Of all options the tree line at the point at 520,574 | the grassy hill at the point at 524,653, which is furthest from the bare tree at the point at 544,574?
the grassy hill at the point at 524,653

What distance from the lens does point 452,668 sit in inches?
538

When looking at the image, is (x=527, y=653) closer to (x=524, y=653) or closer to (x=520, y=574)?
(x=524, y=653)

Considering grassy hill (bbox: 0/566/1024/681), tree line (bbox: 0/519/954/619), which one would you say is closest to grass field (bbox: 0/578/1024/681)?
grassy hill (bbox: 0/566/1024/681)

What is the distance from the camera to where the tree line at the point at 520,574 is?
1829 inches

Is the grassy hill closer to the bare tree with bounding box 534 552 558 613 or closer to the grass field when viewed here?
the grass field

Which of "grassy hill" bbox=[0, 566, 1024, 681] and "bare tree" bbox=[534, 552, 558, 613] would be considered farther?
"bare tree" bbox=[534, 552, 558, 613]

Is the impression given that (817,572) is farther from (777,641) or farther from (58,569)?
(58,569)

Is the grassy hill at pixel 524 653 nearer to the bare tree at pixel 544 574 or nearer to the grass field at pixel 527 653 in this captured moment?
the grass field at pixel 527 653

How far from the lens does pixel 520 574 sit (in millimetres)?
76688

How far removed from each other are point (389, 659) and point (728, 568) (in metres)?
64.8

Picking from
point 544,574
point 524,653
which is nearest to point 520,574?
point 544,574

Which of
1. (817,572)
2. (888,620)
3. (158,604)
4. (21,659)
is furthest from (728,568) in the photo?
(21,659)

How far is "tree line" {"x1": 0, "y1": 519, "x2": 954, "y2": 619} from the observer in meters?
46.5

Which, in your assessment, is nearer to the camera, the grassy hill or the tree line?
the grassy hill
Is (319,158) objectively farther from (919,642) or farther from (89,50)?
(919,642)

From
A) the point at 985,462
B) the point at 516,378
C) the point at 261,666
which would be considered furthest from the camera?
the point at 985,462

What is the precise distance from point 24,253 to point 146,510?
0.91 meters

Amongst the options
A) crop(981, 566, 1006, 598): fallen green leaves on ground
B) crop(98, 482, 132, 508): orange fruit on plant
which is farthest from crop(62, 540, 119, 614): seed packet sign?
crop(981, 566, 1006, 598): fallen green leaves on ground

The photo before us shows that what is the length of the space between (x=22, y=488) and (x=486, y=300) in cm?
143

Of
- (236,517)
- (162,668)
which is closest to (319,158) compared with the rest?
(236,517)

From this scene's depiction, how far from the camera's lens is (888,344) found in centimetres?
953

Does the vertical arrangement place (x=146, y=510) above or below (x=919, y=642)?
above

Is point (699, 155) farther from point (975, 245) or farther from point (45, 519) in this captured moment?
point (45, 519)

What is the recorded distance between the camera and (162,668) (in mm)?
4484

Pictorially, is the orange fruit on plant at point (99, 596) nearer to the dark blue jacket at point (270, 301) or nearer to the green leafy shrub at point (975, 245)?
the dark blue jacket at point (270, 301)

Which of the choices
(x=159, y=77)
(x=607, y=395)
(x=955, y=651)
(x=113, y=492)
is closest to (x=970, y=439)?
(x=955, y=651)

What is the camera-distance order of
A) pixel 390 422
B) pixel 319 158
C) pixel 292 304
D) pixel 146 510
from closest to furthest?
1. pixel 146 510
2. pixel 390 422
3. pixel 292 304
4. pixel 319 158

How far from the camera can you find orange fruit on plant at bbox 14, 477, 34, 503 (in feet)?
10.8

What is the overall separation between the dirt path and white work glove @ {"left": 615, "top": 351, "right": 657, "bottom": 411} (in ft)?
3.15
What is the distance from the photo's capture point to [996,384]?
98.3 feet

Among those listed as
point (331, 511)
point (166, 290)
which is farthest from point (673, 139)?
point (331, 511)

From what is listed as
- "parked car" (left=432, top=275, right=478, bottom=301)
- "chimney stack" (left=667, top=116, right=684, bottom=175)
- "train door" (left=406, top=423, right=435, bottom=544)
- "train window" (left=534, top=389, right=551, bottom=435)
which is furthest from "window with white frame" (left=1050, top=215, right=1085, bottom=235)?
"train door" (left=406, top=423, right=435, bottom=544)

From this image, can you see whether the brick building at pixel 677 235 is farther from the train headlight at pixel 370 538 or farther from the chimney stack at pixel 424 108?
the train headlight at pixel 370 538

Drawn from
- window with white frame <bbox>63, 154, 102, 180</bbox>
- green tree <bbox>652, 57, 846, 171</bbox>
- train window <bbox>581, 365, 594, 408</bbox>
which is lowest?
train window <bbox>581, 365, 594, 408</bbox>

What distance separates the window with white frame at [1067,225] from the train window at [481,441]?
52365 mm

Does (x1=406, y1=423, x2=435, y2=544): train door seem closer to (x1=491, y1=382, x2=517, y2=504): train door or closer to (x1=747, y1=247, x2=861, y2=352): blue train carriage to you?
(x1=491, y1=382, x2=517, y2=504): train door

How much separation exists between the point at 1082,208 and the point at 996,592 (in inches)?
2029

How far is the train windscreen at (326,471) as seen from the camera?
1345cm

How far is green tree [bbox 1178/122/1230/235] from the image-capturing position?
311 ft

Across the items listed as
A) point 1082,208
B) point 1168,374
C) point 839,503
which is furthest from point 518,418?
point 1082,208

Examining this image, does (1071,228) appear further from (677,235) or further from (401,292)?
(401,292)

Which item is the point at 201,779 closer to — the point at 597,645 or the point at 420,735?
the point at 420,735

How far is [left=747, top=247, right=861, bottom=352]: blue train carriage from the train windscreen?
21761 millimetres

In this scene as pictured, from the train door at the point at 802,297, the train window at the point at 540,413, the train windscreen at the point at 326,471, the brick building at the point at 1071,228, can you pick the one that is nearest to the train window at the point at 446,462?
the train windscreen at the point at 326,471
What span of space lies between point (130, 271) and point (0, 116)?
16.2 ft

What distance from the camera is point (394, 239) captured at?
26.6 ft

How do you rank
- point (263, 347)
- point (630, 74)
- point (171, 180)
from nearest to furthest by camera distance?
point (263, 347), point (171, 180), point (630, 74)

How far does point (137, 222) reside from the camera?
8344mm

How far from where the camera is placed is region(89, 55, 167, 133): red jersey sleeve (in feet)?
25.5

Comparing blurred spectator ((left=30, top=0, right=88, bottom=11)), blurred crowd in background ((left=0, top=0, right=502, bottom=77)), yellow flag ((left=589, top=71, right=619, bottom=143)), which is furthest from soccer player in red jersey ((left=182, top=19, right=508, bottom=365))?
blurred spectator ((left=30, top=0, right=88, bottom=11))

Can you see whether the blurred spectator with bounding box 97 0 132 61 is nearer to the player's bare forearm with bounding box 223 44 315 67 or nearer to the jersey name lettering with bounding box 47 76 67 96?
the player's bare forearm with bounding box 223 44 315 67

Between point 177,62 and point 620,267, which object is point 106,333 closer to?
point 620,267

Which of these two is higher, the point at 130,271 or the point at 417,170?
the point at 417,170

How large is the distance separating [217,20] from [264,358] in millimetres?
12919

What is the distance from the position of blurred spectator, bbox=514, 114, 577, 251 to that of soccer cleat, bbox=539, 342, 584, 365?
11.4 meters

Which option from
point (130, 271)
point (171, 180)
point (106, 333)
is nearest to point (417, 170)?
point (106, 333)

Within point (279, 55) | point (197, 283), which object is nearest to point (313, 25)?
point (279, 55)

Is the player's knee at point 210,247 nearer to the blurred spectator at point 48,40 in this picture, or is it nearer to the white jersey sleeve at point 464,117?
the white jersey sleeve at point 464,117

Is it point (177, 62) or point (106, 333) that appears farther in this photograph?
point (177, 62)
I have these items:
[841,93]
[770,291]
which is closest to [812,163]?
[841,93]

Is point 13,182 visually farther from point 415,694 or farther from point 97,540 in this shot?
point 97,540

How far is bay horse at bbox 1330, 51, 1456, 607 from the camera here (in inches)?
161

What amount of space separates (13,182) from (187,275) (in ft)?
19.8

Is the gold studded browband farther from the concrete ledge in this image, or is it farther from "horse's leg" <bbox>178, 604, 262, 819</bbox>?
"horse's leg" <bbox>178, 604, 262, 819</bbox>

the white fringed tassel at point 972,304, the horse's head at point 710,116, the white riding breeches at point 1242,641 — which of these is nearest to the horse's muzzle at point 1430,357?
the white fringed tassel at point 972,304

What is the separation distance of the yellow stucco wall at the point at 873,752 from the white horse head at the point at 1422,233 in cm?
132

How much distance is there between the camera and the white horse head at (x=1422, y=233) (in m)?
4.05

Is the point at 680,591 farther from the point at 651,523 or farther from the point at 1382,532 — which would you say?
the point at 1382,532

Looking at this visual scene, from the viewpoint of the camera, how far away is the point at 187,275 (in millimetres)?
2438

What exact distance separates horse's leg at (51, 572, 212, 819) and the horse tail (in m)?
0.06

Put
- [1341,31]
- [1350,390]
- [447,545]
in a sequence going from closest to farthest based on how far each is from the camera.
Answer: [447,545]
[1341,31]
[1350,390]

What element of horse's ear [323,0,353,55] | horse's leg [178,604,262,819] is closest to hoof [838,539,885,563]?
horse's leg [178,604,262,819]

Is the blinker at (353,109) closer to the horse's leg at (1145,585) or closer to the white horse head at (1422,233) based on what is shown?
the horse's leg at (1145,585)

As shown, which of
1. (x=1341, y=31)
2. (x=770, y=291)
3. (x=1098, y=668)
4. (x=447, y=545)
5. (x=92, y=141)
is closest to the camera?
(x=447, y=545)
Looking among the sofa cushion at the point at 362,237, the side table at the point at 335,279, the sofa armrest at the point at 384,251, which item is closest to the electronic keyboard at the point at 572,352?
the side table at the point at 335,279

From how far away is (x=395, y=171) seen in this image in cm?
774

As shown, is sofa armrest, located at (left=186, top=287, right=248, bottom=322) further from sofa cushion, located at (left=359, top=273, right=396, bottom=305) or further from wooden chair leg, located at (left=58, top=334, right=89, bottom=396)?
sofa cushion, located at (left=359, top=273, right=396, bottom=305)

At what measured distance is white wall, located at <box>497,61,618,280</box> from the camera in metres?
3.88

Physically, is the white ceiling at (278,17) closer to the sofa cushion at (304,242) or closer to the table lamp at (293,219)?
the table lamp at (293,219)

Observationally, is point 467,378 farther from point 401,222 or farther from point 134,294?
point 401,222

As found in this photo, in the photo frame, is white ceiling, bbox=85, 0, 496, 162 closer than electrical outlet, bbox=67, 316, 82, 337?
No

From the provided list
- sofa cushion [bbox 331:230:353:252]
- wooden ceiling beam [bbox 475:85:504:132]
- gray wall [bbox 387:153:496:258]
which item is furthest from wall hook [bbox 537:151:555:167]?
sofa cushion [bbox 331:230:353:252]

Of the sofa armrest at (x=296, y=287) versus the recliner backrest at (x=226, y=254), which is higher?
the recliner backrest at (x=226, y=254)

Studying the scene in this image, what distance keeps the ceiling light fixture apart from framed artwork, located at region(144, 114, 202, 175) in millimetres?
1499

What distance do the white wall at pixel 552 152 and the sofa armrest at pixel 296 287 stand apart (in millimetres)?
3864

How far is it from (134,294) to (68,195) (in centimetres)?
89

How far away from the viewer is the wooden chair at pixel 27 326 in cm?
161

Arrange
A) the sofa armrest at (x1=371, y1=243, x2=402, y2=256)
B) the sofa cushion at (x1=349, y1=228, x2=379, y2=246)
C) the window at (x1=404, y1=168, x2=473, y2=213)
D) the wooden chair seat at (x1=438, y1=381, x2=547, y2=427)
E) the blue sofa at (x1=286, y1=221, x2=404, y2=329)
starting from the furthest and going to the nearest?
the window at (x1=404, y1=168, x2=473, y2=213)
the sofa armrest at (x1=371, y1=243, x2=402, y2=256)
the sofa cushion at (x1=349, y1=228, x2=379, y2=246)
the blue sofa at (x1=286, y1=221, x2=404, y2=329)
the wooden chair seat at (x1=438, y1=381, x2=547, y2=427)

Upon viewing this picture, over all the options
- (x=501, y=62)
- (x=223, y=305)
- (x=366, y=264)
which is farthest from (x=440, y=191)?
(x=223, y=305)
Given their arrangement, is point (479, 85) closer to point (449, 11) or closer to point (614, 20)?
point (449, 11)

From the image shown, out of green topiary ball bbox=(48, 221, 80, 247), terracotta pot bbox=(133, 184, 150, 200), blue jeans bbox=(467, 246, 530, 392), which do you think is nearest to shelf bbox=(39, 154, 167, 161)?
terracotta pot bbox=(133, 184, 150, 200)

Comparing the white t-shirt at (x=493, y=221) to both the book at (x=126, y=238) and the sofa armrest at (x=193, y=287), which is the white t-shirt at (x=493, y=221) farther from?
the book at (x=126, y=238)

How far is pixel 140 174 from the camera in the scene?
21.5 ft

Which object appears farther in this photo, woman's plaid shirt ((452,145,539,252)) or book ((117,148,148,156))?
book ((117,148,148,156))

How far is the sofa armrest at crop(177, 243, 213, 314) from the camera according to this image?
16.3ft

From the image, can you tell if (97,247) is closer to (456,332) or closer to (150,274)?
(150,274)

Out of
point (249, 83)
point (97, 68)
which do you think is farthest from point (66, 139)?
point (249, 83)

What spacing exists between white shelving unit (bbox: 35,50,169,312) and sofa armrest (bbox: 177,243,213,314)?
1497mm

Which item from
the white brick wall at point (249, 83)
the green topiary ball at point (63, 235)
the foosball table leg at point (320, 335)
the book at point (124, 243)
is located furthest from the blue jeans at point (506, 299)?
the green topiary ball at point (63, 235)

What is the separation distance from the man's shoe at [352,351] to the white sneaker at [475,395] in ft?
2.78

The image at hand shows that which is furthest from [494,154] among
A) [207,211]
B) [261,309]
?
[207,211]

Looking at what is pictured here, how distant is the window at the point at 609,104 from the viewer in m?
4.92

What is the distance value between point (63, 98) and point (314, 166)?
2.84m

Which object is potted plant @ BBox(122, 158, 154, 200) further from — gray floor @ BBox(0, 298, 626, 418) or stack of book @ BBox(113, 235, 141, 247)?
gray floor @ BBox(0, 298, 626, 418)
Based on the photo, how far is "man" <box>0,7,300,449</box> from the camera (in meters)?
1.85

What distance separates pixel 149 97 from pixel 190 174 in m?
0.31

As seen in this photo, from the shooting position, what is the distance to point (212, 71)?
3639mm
* * * * * * *
* _Description of the task_
Please return, word for word, the lines that begin at the line containing "As seen in this" and stop after the final line of the items.

* _Response to the exercise_
As seen in this photo, from the shooting position, what is the distance to point (212, 71)?
3639mm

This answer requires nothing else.